### CHALLENGE:
Extend the post about restoring and collecting old vacuum cleaners, not the items, by writing what comes after its final sentence.

I got an Oreck XL too at restore last year for $13. The motor is on its last legs but I will get it going again with some maintenance and general cleanup and it will be as good as new. Someone used it with no bag at all in it, so it will need a good bag bath too.

Nothing is too far gone for me. It's about saving the vacuum and keeping it out of the landfill. Just think about all the vacuums from the 20's to the 60's that were commonplace then that are now rare and very expensive because everyone just 'threw them away' when they broke. Cost me $80 for a Hoover 700. I also paid $40 for a Bee Vac that sat in a barn for 50-60 years and it's not seized but everything rubber has rotted off and it's totally corroded and rusted. But how many Bee Vacs do you see running and being used in a collection? None. Mine will be the first.

All the vacuums I buy right now are for my collection, so I get them as close as I can back to showroom condition. They are old and used so I don't get them to concourse condition, they show their age. For example, if there is gouges in the plastic I will fix it as best I can to smooth them out but I won't replace the entire shroud. But they will be in perfect order mechanically.

### GIVEN RECORDS:
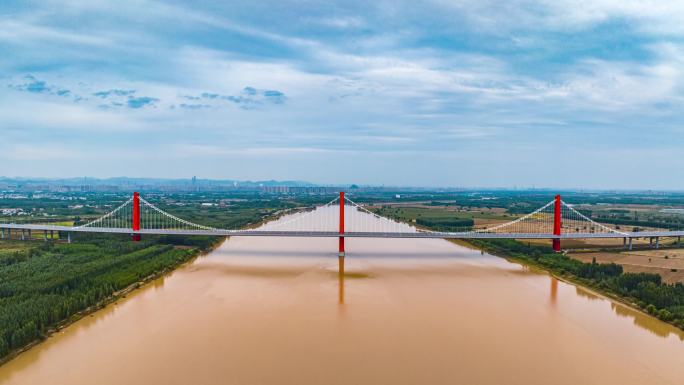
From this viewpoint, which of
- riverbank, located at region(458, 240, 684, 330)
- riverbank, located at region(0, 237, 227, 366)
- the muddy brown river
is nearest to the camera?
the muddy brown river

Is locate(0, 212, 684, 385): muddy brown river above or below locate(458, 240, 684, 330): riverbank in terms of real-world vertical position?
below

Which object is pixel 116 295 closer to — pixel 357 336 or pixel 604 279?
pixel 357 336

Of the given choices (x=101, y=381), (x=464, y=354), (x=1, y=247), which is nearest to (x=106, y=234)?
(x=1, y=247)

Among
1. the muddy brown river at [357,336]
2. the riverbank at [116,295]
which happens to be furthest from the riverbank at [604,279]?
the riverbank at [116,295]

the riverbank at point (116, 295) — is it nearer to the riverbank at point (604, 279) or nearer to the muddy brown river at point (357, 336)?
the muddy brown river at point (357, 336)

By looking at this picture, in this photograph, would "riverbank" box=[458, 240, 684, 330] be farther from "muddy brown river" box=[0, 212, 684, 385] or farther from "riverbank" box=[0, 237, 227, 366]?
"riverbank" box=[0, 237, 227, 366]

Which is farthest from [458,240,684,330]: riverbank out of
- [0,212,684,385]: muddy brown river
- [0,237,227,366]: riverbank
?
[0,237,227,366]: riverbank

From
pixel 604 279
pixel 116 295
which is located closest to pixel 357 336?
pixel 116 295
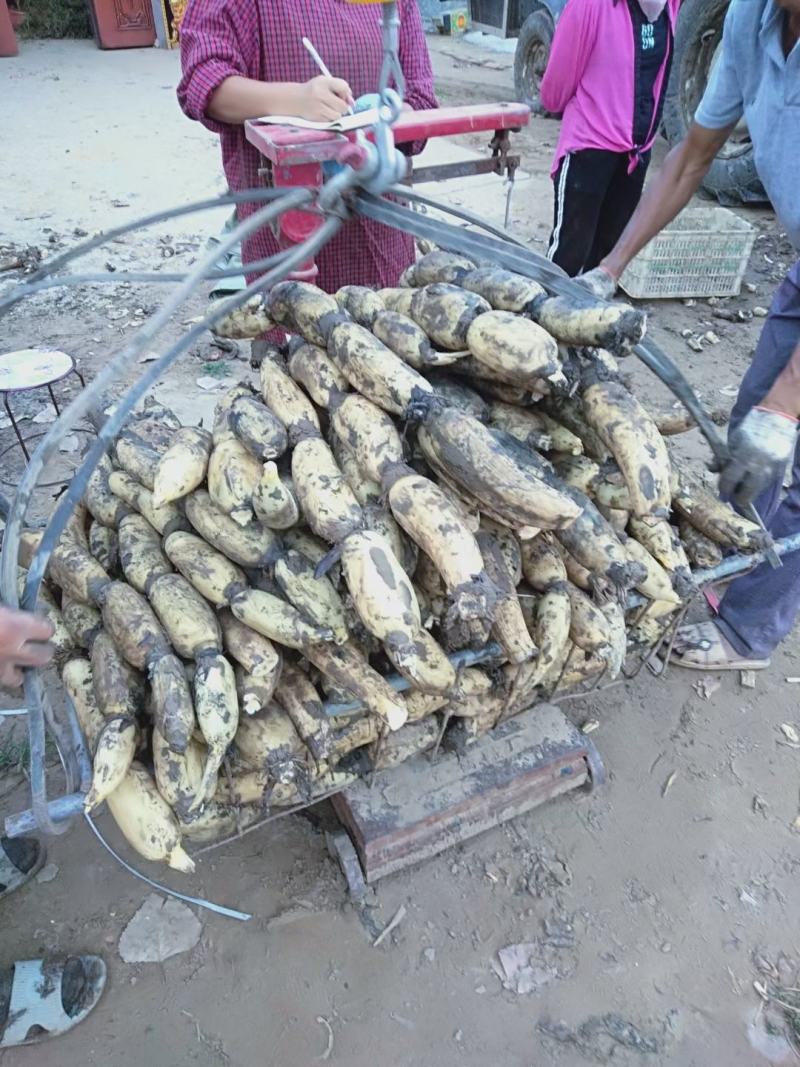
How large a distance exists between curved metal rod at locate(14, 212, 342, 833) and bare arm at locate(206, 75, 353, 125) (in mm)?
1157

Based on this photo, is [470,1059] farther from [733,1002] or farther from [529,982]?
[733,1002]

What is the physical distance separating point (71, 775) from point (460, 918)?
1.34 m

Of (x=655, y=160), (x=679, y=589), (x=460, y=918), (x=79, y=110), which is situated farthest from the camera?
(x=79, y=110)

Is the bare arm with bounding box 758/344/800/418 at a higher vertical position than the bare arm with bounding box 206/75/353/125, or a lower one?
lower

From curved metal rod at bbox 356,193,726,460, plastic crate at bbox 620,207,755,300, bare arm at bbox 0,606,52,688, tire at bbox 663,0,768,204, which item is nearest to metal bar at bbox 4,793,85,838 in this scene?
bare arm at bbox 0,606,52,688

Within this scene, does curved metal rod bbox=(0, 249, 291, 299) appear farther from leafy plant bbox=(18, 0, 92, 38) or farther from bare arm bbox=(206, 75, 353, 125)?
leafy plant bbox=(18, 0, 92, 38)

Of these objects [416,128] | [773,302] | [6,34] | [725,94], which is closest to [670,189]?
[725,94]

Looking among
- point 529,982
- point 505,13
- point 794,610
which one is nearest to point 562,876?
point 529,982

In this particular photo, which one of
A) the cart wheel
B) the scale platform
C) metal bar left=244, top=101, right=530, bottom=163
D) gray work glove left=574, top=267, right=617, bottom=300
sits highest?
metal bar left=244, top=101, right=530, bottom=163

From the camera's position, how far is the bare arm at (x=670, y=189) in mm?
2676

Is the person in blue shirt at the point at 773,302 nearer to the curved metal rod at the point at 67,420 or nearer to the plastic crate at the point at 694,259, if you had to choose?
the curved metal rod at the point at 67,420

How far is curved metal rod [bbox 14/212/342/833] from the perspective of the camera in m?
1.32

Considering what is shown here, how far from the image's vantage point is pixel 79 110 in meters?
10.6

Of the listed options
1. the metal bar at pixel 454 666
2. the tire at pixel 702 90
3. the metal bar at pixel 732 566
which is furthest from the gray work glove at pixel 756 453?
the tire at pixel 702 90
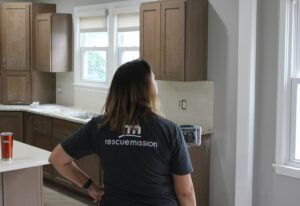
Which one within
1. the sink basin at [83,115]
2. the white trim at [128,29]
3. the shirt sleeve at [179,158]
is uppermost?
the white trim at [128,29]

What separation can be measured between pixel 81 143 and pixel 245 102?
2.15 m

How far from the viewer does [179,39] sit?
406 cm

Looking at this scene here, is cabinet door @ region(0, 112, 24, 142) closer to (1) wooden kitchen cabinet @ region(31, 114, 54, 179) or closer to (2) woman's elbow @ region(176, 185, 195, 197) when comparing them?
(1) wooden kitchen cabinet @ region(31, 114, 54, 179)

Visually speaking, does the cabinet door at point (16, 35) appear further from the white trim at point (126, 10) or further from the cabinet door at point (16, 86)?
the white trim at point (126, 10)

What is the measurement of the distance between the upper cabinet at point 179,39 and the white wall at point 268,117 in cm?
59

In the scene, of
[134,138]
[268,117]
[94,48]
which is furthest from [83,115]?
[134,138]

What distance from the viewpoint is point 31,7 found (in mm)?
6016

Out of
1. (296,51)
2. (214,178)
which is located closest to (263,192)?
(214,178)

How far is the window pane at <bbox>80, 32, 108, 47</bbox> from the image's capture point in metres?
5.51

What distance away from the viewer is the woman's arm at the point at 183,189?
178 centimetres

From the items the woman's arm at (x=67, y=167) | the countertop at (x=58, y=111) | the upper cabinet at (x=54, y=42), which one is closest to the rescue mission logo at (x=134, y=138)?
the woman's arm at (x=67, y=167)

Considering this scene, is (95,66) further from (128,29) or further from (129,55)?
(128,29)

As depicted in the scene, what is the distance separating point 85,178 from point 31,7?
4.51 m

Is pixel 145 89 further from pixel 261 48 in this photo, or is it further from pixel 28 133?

### TASK OUTPUT:
Vacuum cleaners are always run into the ground by the people that use them, so you will never get a "good " vacuum that 'needs no repair' no matter how cheaply or expensively its priced. They will all need repairs, and as you use them they will need repairs and maintenance repeatedly like any machine does.

When you buy the parts, you just have to know where to look and get them as cheap as possible. A lot of vacuum shops charge $30-$50 way over market value.

I always check eBay first for parts from individual sellers or wholesalers piecing out lots. If I can't find any, then I hit all the vacuum shops on the internet and find whoever has what I need for the cheapest price. It also never hurts to ask vacuum shops if they have any dirty salvage parts you can buy, and I'm sure it would be cheaper than eBay. A lot of mom and pop shops have small "junkyards" that they use to pull parts from for most vacuums. My uncle does that with his lawnmower and tractor repair business.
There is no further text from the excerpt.